それを受け止めて、途切れ途切れの話が終わるまで待った。
「ずっと、帰ってこなくて、探しに行ったら……あの電話の人に、」
電話越しに見た映像がトラウマになっていて、その夢をよく見るらしい。
「まだ帰ってこない……いつになったら帰ってきてくれるの」
部屋着を濡らす程大粒の涙を何滴も零してはしゃくりあげていた。
「……いつか、そのうち」
なんて言うけど、もう帰ってこないって、薄々気付いてる。
(…そろそろ行かなきゃ)
ーーー
「今日はホテルでイチャイチャかぁ~、いいねぇ、じゃあお兄さんも犯したあのホテルにしよっか♪」
外に出たくないのに、言うことを聞かなかったら写真をばらまくと脅された。
兄がレイプされた場所と同じ部屋に連れてこられた。
「ここであの日セックスしてたんだよ、懐かしいな~君のお兄さんそれまで処女だったのにね」
聞きたくないことを沢山聞かされた。
高校時代兄がアルバイトで酔った客に暴行されたこと、俺達の為に援交してお金を貯めていたこと。
どうしてそれをこの男が知っているのかは分からなかったけど、もうどうでも良かった。
結局俺も、あの人と同じ道を辿っていくだけ。
(今度は俺が、守る番だ)
弟や兄を守っていけるように尽くすだけ、
こんな地獄みたいな日々が、せめて俺で最後になるように。
ーーーーー
もう少し短めにして想像で考えてたもう少し後の話も入れたかったですが時間が無いのでこの辺で………(大分ぐだぐだになってしまいました)

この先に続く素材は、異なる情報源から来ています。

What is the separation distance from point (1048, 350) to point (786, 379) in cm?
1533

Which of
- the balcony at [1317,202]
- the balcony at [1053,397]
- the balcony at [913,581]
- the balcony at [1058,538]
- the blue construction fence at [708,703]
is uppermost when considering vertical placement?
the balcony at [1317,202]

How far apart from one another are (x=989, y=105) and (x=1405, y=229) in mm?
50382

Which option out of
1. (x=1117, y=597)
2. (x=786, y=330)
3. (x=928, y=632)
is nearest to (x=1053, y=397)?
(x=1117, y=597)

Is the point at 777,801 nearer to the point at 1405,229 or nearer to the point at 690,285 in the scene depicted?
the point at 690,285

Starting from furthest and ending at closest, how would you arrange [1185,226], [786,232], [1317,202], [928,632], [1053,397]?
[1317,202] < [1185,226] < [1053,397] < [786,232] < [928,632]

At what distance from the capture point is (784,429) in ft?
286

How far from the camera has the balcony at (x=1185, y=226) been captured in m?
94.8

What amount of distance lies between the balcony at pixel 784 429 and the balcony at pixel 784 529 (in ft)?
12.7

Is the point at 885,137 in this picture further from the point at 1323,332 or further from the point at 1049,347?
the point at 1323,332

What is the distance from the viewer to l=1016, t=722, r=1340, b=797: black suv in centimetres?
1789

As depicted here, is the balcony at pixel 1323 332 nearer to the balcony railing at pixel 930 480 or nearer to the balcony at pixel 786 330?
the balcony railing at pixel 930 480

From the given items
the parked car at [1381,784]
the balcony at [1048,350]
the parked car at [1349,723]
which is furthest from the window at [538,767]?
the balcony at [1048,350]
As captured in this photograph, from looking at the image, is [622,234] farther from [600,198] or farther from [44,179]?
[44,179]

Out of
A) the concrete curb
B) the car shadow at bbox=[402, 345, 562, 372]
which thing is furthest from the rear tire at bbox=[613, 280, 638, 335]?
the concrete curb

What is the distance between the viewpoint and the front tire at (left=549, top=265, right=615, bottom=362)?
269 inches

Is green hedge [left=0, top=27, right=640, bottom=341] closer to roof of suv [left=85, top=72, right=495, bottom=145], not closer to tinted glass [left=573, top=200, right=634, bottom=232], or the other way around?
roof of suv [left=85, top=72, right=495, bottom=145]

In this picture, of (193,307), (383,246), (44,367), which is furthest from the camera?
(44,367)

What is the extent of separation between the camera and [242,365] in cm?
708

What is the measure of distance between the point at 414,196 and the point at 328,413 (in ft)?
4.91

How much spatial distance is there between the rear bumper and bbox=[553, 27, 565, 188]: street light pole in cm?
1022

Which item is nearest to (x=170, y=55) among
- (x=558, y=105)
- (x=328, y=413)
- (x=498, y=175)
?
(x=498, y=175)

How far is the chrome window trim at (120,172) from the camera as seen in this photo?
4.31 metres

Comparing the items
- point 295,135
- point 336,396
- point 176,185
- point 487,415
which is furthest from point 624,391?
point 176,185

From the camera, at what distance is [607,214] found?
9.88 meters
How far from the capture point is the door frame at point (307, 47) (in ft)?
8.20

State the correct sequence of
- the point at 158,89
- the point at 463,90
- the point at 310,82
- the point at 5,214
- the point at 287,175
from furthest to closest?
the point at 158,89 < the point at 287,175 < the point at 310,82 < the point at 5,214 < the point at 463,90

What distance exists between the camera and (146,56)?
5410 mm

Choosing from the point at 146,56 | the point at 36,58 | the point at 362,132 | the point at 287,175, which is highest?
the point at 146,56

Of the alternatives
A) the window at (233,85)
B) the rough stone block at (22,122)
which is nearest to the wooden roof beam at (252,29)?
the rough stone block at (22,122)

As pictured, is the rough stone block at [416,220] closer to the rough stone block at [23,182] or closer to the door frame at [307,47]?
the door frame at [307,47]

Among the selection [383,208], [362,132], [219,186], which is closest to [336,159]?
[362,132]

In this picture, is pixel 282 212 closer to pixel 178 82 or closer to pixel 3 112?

りせまや生徒会が書けなかったのが心残りです、今年はメイン多めだった気がするので来年はサブや他の作品にも手を加えていきたい…(抱負)
軽くですがこのお話の5人のその後は
郁人がネカフェ 野宿などでお金もなくなっていき破滅しそうなところで澪と再会、その後優馬が自分の代わりになっていることに気付き絶望
未来斗の耳は良くなるもののトラウマは治らず性格が暗くなる、それを海斗が支えていく
というのが考えていた流れですがこの後は自由に妄想していただいて大丈夫です
基本的にうちの子が自分以外の人に見てもらえるのがとても嬉しいので二次創作や妄想は大歓迎です!(と言っても文だけなので見た目が難しいかと思いますが…)
そこは自分に画力が芽生えることを祈るばかりです
長くなってしまったのでこの辺で、今年もありがとうございました、良いお年を!